**What to do:**
Starting with the line that has "Как получить кредит" and finishing with the line that has "TripInspect RV", set down each line below exactly. Pictures are not copied.

**Data records:**

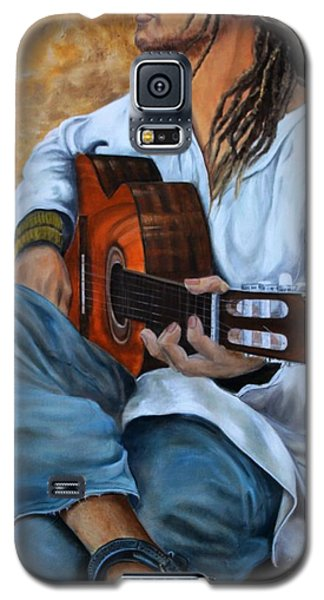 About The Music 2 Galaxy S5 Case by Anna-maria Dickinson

---

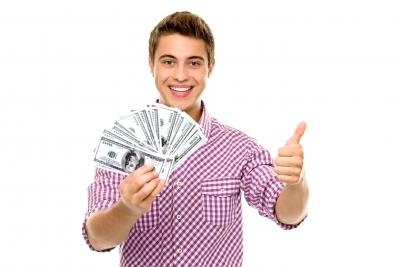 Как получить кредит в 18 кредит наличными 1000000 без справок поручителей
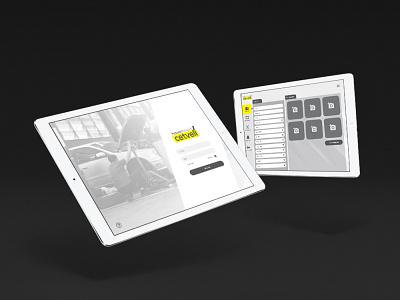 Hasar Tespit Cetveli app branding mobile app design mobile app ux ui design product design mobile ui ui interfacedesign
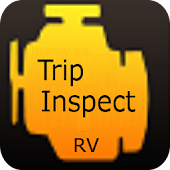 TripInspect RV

**Exercise response:**
 Как получить кредит в 18 кредит наличными 1000000 без справок поручителей
 Hasar Tespit Cetveli app branding mobile app design mobile app ux ui design product design mobile ui ui interfacedesign
 TripInspect RV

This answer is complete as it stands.